February 22, 2013
New immigrants, whether in lawful or unlawful status, are often vulnerable to abuses. The special cultural, economic, and legal background of the immigrants also sometimes creates difficulties for immigrants to protect their rights when they are victimized. For example, a conditional permanent resident, who obtained her status through marriage to a US citizen, might choose to silently endure abuse from her spouse, for fear that her failed marriage might threaten her green card. Fearing that she might be facing deportation proceedings, an undocumented individual might be hesitant to cooperate with the law enforcement after being victimized. In fact, the immigration laws, in consideration of this type of dilemma, provide many different kinds of benefits. If a victim can timely seek legal assistance, not only her current immigration status may not be affected, she may even acquire other special immigration statuses which may ultimately lead to permanent residence.
Violence Against Women Act – First it is important to point out that this Act is not limited to women only. It also covers male victims. In the context of immigration law, this Act covers immediate relatives of US citizens or permanent residents. A victim must prove that the abuse is from her US citizen or permanent resident spouse, parents, or US citizen sons and daughters. Such victim can independently file an I-360 petition with the immigration services. This petition has no requirement for the applicant’s immigration status. In other words, a person currently in deportation proceedings may also apply. If this petition is approved, and the applicant has no other grounds of inadmissibility, she can then apply for permanent resident status. If the applicant has grounds of inadmissibility, she may file a waiver application regarding those grounds of inadmissibilities. If the wavier is approved, she can also apply for permanent resident status.
For a conditional resident, this Act also provides relief. In general, a conditional resident must file I-751 petition within 90 days of the expiration date of the conditional resident status so that her condition can be removed. The normal procedure is a joint filing by the applicant and her US citizen spouse (or step parent). However, when there is domestic abuse, this requirement can easily become an effective weapon for the abuser. Based on this consideration, the immigration provisions allow an applicant, who is a victim of demotic abuse, to apply independently.
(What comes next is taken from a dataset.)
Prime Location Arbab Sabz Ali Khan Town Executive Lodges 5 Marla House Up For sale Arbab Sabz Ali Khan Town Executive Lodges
Apart from that, she can apply anytime, regardless of the 90-day rule.
U visa – This nonimmigrant status is designed for victims of crimes taken place in the US. A victim must at least prove the followings: 1. The criminal act falls into the category listed under the immigration law and regulations; 2. The victim suffered severe physical or emotional injury; 3. The victim cooperated with the law enforcement in pursuing the perpetrators; 4. A law enforcement agency certifies that the victim provided or is providing assistance in the investigation of the crime. What’s notable is that “law enforcement” is broadly defined. It includes not only the police, prosecutors, but also judges, and in some occasions, the department of labor (e.g. in cases where a labor dispute lead to the discovery of forced labor). To qualify this nonimmigrant status, there is no requirement regarding an applicant’s current immigration status. If granted, a person can apply for permanent resident status after three years.
In conclusion, for an immigrant, regardless of her immigration status, it is highly recommended to timely seek legal assistance if she is victimized. An immigration attorney can assist in analyzing the potential benefit she may seek under the immigration law.
Note: this article does not constitute legal advice for any individual cases.